Work to be completed — Word for word, retype every entry in the listing.

[Scene-based spatial questions]
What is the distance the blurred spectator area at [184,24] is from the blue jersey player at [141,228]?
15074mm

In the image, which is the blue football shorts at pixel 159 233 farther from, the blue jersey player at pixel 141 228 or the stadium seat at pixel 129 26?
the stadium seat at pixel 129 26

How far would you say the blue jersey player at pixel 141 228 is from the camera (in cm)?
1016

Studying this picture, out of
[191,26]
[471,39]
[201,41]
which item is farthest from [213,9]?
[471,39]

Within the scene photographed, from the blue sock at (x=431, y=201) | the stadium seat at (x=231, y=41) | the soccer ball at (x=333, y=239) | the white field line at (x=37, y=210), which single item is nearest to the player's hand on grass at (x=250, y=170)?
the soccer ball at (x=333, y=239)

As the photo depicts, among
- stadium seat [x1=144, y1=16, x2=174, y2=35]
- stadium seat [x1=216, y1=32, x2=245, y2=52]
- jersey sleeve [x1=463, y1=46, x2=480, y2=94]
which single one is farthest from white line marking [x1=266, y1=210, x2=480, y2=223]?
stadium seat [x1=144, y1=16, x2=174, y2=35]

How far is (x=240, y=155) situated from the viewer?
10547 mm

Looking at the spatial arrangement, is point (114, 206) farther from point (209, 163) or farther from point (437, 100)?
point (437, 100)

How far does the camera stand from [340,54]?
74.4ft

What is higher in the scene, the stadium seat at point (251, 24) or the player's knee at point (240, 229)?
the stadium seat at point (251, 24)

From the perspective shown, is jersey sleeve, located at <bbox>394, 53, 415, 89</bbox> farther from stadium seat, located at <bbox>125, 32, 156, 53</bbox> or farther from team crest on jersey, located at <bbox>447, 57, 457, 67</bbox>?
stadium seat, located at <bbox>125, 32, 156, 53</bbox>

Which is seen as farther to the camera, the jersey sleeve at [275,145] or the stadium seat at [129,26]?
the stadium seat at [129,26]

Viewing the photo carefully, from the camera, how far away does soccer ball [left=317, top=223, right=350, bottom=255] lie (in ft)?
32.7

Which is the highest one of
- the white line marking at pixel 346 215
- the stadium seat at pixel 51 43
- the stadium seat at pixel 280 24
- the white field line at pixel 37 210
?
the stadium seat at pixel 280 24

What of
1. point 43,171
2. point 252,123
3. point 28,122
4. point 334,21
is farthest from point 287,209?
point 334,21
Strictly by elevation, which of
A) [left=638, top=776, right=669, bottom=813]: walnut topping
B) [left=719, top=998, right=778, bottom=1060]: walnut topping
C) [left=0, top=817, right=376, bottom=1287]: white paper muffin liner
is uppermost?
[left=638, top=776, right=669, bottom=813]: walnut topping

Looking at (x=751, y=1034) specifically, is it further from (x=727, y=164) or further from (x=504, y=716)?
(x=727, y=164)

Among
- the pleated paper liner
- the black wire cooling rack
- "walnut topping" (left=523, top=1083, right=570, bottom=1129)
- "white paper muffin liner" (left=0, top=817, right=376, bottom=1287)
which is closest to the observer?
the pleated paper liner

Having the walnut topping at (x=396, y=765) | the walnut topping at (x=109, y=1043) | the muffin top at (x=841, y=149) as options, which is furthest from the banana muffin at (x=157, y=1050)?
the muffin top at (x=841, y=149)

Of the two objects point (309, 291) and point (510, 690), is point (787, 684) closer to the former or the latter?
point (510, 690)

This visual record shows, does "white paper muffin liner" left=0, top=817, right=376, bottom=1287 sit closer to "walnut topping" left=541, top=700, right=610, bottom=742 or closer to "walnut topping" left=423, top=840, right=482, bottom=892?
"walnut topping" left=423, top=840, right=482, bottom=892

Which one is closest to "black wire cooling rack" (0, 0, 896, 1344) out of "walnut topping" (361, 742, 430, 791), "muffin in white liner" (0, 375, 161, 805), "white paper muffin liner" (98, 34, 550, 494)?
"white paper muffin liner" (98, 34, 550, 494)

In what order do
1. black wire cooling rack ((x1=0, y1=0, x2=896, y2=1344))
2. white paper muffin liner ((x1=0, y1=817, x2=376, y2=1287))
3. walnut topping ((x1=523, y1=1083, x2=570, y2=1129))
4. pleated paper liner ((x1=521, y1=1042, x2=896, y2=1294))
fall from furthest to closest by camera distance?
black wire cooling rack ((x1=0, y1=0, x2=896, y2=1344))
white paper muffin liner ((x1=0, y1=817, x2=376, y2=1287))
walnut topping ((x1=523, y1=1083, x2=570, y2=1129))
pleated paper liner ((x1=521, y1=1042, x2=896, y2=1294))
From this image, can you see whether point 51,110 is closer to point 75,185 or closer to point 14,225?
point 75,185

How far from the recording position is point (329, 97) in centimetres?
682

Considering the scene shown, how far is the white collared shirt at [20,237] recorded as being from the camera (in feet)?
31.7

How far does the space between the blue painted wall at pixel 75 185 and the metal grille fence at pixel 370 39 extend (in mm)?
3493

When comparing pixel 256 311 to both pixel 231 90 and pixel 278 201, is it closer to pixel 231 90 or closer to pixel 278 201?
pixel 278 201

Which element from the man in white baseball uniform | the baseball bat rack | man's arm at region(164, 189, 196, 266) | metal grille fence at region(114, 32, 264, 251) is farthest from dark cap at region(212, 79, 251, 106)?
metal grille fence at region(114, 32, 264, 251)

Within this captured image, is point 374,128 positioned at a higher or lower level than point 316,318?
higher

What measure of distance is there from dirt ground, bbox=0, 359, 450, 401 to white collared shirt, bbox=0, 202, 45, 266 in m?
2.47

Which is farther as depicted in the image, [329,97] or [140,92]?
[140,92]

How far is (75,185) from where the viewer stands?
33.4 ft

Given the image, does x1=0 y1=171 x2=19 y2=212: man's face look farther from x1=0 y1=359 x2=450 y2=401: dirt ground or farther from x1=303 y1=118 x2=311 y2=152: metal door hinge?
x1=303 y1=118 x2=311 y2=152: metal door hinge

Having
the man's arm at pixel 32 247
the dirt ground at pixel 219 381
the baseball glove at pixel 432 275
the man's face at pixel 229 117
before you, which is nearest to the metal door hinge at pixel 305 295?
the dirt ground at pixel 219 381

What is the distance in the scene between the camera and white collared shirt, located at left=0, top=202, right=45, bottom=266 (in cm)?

The result —
What is the distance the blurred spectator area at [184,24] is from the blue jersey player at [141,228]?
15074mm

In the image, which is the blue football shorts at pixel 159 233 farther from, the blue jersey player at pixel 141 228 or the stadium seat at pixel 129 26?
the stadium seat at pixel 129 26

How far would you say the blue jersey player at pixel 141 228 is from the camera (in cm)?
1016

Studying this picture, out of
[191,26]
[471,39]
[201,41]
which item is farthest from [213,9]?
[471,39]

Within the scene photographed, from the blue sock at (x=431, y=201) | the stadium seat at (x=231, y=41) | the soccer ball at (x=333, y=239) | the white field line at (x=37, y=210), which single item is nearest to the player's hand on grass at (x=250, y=170)?
the soccer ball at (x=333, y=239)

As the photo depicts, among
- stadium seat [x1=144, y1=16, x2=174, y2=35]
- stadium seat [x1=216, y1=32, x2=245, y2=52]
- jersey sleeve [x1=463, y1=46, x2=480, y2=94]
which single one is farthest from white line marking [x1=266, y1=210, x2=480, y2=223]?
stadium seat [x1=144, y1=16, x2=174, y2=35]

How far is (x=240, y=155) situated from the viewer?
10547 mm

Looking at the spatial arrangement, is point (114, 206) farther from point (209, 163) or farther from point (437, 100)?
point (437, 100)

How far does the camera stand from [340,54]?
74.4ft

What is higher in the scene, the stadium seat at point (251, 24) or the player's knee at point (240, 229)?
the stadium seat at point (251, 24)

From the perspective shown, is jersey sleeve, located at <bbox>394, 53, 415, 89</bbox> farther from stadium seat, located at <bbox>125, 32, 156, 53</bbox> or farther from team crest on jersey, located at <bbox>447, 57, 457, 67</bbox>?
stadium seat, located at <bbox>125, 32, 156, 53</bbox>

Which is seen as farther to the camera, the jersey sleeve at [275,145] or the stadium seat at [129,26]?
the stadium seat at [129,26]

Viewing the photo carefully, from the camera, how far away does soccer ball [left=317, top=223, right=350, bottom=255] lie (in ft)?
32.7

Which is the highest one of
- the white line marking at pixel 346 215
- the stadium seat at pixel 51 43
- the stadium seat at pixel 280 24
- the white field line at pixel 37 210
?
the stadium seat at pixel 280 24

What of
1. point 43,171
2. point 252,123
3. point 28,122
4. point 334,21
is farthest from point 287,209?
point 334,21
Strictly by elevation, which of
A) [left=638, top=776, right=669, bottom=813]: walnut topping
B) [left=719, top=998, right=778, bottom=1060]: walnut topping
C) [left=0, top=817, right=376, bottom=1287]: white paper muffin liner
is uppermost?
[left=638, top=776, right=669, bottom=813]: walnut topping

Looking at (x=751, y=1034) specifically, is it further from (x=727, y=164) or further from (x=504, y=716)?
(x=727, y=164)

Among
- the pleated paper liner
- the black wire cooling rack
- "walnut topping" (left=523, top=1083, right=570, bottom=1129)
- "white paper muffin liner" (left=0, top=817, right=376, bottom=1287)
which is closest to the observer?
the pleated paper liner

Having the walnut topping at (x=396, y=765) | the walnut topping at (x=109, y=1043) | the muffin top at (x=841, y=149) as options, which is furthest from the banana muffin at (x=157, y=1050)?
the muffin top at (x=841, y=149)

Of the two objects point (309, 291) and point (510, 690), is point (787, 684) closer to the former or the latter?
point (510, 690)

This visual record shows, does "white paper muffin liner" left=0, top=817, right=376, bottom=1287 sit closer to "walnut topping" left=541, top=700, right=610, bottom=742 or closer to "walnut topping" left=423, top=840, right=482, bottom=892?
"walnut topping" left=423, top=840, right=482, bottom=892

Which one is closest to "black wire cooling rack" (0, 0, 896, 1344) out of "walnut topping" (361, 742, 430, 791), "muffin in white liner" (0, 375, 161, 805), "white paper muffin liner" (98, 34, 550, 494)?
"white paper muffin liner" (98, 34, 550, 494)

In what order do
1. black wire cooling rack ((x1=0, y1=0, x2=896, y2=1344))
2. white paper muffin liner ((x1=0, y1=817, x2=376, y2=1287))
3. walnut topping ((x1=523, y1=1083, x2=570, y2=1129))
4. pleated paper liner ((x1=521, y1=1042, x2=896, y2=1294))
fall from furthest to closest by camera distance?
black wire cooling rack ((x1=0, y1=0, x2=896, y2=1344))
white paper muffin liner ((x1=0, y1=817, x2=376, y2=1287))
walnut topping ((x1=523, y1=1083, x2=570, y2=1129))
pleated paper liner ((x1=521, y1=1042, x2=896, y2=1294))
From this image, can you see whether point 51,110 is closer to point 75,185 or closer to point 14,225?
point 75,185

How far from the recording position is point (329, 97) in centimetres?
682

Considering the scene shown, how far is the white collared shirt at [20,237] recorded as being from the camera (in feet)?
31.7

How far does the space between the blue painted wall at pixel 75 185 and the metal grille fence at pixel 370 39 extend (in mm)?
3493

When comparing pixel 256 311 to both pixel 231 90 and pixel 278 201, is it closer to pixel 231 90 or closer to pixel 278 201?
pixel 278 201

Which element from the man in white baseball uniform | the baseball bat rack | man's arm at region(164, 189, 196, 266) | metal grille fence at region(114, 32, 264, 251) is farthest from dark cap at region(212, 79, 251, 106)?
metal grille fence at region(114, 32, 264, 251)

Within this captured image, is point 374,128 positioned at a higher or lower level than point 316,318?
higher

What measure of distance is there from dirt ground, bbox=0, 359, 450, 401 to white collared shirt, bbox=0, 202, 45, 266 in m?
2.47

Which is farther as depicted in the image, [329,97] or [140,92]?
[140,92]

How far is (75,185) from where the viewer stands?
33.4 ft

Given the image, does x1=0 y1=171 x2=19 y2=212: man's face look farther from x1=0 y1=359 x2=450 y2=401: dirt ground or farther from x1=303 y1=118 x2=311 y2=152: metal door hinge?
x1=303 y1=118 x2=311 y2=152: metal door hinge

Having
the man's arm at pixel 32 247
the dirt ground at pixel 219 381
the baseball glove at pixel 432 275
the man's face at pixel 229 117
before you, which is nearest to the metal door hinge at pixel 305 295?
the dirt ground at pixel 219 381

What is the distance in the scene between the camera and white collared shirt, located at left=0, top=202, right=45, bottom=266 (in cm)?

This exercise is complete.